Flywheel CEO says to expand at customers’ pace

By The Associated Press

Thursday, October 25

NEW YORK (AP) — In “Pass It On,” AP beat reporters ask executives to share experiences and insights that will resonate with anyone managing a business.

Sarah Robb O’Hagan , CEO of Flywheel Sports, recently sat down with The Associated Press. The indoor cycling company is known for adding technology to workouts. Cyclists compare their workout to others in the class on large screens in the workout studios. The company is now expanding to other types of workouts and an on-demand service for those who can’t make it to one of the company’s locations.

Q: What defines your company?

A: We’re all about fitness. We talk about this notion of working hard to play harder. So people who come and workout with us are not kind of getting off the couch. They’re like: I’m all in, and I want to do this because I want to play hard in my life and get the most out of my life.

Q: What’s your advice for someone starting out a business?

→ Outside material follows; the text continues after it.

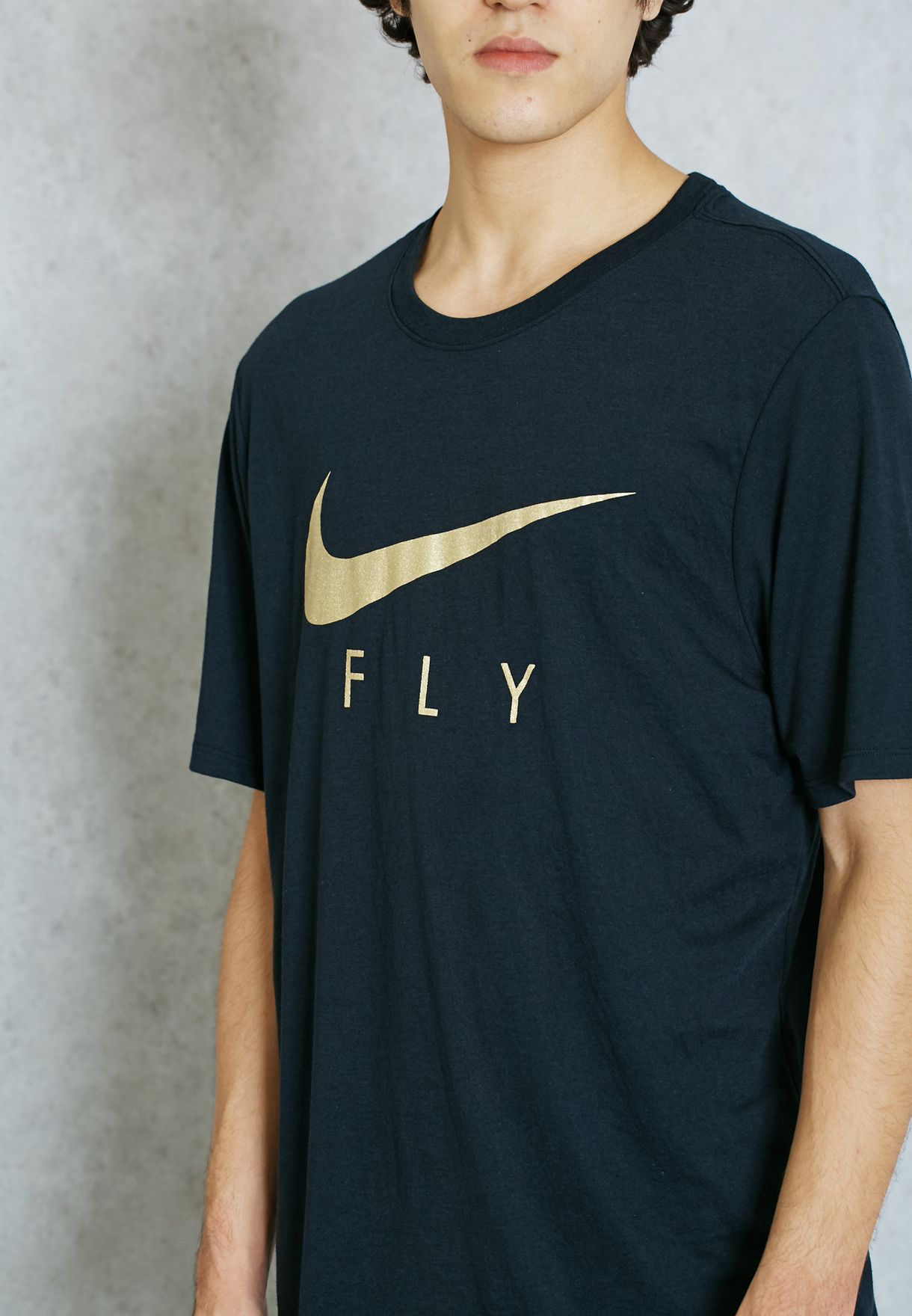 5177bcb4 Shop Nike black Flying Droptail T-Shirt 806879-011 for Men in Oman ...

A: Really personally understand the consumer problem that you are trying to solve. Don’t just see analytically through some study that this is an opportunity. Make sure it’s something that you personally deeply care about. You’re going to have to make decisions every day that cannot be informed by data. A lot of it has to be instinctual. If you are someone who is the consumer, you have so much more chance of really following your own gut.

Q: How do you get to understand your customers?

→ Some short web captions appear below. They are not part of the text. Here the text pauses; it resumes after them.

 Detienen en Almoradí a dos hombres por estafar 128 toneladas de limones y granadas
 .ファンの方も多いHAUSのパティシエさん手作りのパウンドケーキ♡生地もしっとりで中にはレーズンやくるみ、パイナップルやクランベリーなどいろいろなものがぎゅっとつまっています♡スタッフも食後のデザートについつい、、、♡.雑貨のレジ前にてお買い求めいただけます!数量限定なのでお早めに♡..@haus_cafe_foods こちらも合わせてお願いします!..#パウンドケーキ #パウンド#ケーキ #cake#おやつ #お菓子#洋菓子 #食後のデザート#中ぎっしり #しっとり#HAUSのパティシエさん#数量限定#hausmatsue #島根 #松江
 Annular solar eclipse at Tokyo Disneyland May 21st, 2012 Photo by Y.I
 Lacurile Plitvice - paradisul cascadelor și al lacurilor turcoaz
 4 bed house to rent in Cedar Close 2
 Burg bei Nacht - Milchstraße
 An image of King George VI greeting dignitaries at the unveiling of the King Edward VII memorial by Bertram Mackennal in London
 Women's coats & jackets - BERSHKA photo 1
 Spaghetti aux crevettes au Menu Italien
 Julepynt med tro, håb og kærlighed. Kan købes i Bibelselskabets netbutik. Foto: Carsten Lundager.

A: Well I’m in the fitness business, so I sweat with my customers. I literally get out there and work out. I ride with them and I chat in the locker room.

Q: You’ve been fired more than once?

A: I’ve been fired twice actually. I’m pretty proud of that. What I learned from those experiences, more than anything, was a giant dose of humility, recognizing that you’re only as good as what you’re doing today. And secondly I think a really big sense of grit and resilience and that you can come back from something like that and you will actually be a better executive because you’ve learned from your mistakes.

Q: How do you find the right pace for expansion?

A: You can only expand as fast as the consumer will let you. So you always want to have big ideas to really rally a team around and a vision that they can see where they’re going. But the consumer will only move as fast as they’re willing to go. And you have to be very mindful of that as you execute.

Q: Where do you find your best workers?

A: I find talented employees everywhere. It is not in like just scanning LinkedIn and looking for great business school credentials. It’s people who are passionate about my business, who I see riding in the studio, who are interested that I think hey they can be a great employee.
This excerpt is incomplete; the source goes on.